Passage ->
Python Python Python (aka Python 3)
Just one week shy of Christmas 2008, the Python world saw the release of version 3 of Python. Big deal, eh? Well ... it turns out it was and is, as Python 3 is the first major release of Python designed from the get-go to be incompatible with prior versions of the language. Python is well liked among the Linux Journal readership (winning the Favorite Scripting Language category in 2008), and such a development may come as a shock to some. A detailed description of all of the changes brought into Python 3 can be found in the what's new document, another interesting source can be found on the pythonology blog. Consequently, in this article, I don't intend to rehash such material. Instead, I present my own take on Python 3, as well as discuss what Python 3 means for the new and existing Python programmer.
Python 3 fixes a number of known issues with the 2.x releases. The type of things that have changed include parts of the language that didn't work well, were annoyances to Python programmers or created inconsistencies in the way Python was programmed. As an example, consider the most noticeable change in Python 3, which has to do with print. In previous releases of Python, print was a command, now it's a function. Code that used to look like this in release 2.x:
print "The world is indeed flat."
must now be rewritten like this in Python 3:
print("The world is indeed flat.")

Listing ->
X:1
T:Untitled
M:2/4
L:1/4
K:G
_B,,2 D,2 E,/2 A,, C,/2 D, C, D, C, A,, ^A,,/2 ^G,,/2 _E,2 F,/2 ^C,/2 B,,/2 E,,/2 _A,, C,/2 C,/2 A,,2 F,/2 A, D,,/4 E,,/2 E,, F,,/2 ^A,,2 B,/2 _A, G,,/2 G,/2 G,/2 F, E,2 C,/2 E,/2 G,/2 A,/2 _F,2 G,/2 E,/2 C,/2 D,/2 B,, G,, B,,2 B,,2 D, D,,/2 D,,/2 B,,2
...
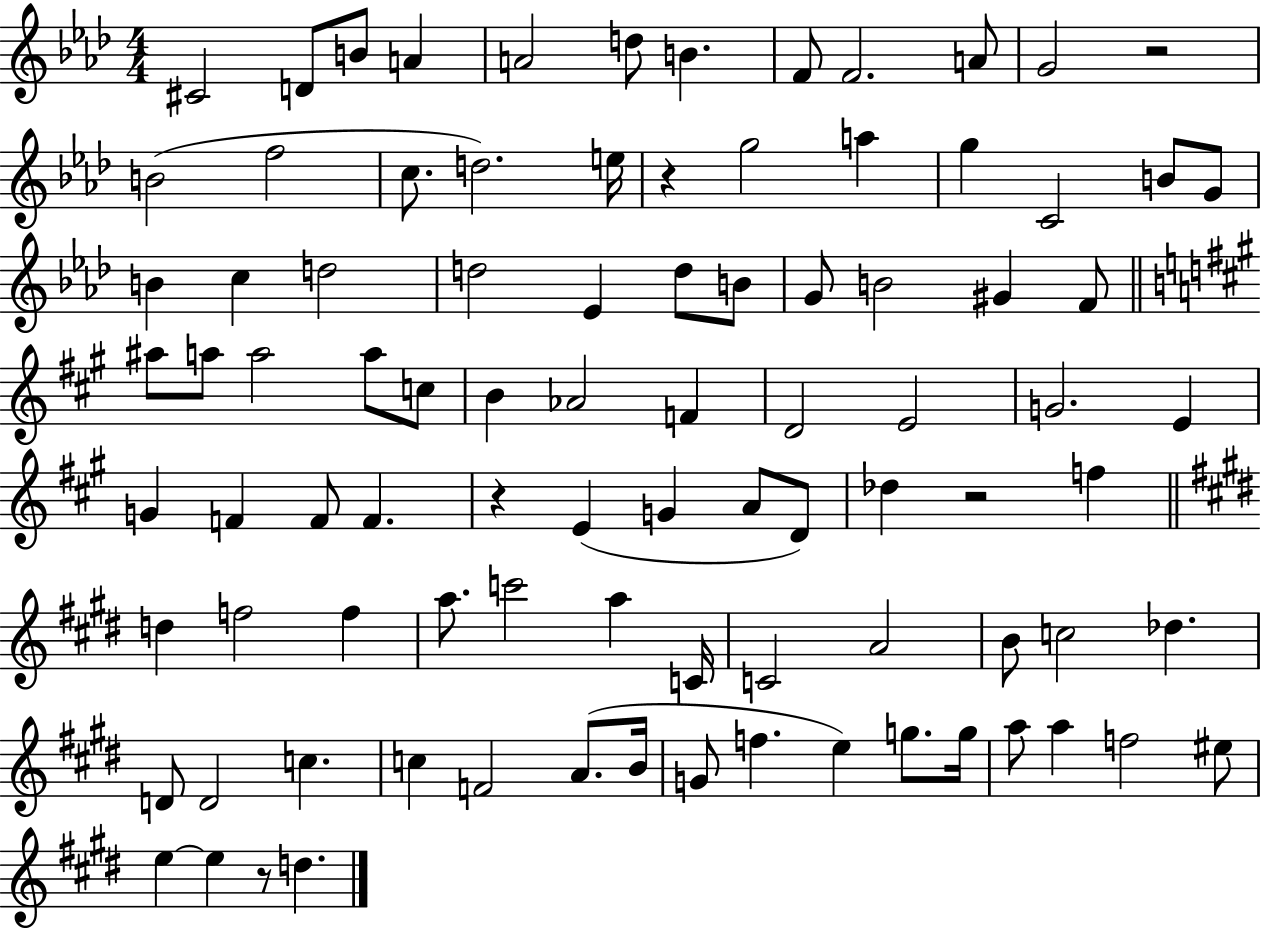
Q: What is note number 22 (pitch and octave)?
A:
---
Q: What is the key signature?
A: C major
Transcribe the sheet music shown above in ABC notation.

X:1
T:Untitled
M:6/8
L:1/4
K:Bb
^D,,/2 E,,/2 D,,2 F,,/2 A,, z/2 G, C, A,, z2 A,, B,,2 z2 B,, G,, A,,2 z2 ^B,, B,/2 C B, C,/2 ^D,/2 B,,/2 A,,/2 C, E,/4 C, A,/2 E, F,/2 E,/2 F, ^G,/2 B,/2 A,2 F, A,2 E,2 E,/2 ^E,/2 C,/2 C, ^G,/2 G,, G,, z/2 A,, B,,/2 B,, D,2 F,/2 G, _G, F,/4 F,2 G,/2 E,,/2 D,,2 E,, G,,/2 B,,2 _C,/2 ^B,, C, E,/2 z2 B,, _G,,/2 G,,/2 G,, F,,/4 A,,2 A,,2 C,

Directive 1 -> Which category did Python win among Linux Journal readers in 2008, according to the Python 3 article?
Directive 2 -> Duplicate the section of the Python 3 article between "Just one week" and "existing Python programmer.", inclusive.
The records are from a separate source and have no connection to the Python 3 article.

Exercise output 1 -> Favorite Scripting Language.

Exercise output 2 ->
Just one week shy of Christmas 2008, the Python world saw the release of version 3 of Python. Big deal, eh? Well ... it turns out it was and is, as Python 3 is the first major release of Python designed from the get-go to be incompatible with prior versions of the language. Python is well liked among the Linux Journal readership (winning the Favorite Scripting Language category in 2008), and such a development may come as a shock to some. A detailed description of all of the changes brought into Python 3 can be found in the what's new document, another interesting source can be found on the pythonology blog. Consequently, in this article, I don't intend to rehash such material. Instead, I present my own take on Python 3, as well as discuss what Python 3 means for the new and existing Python programmer.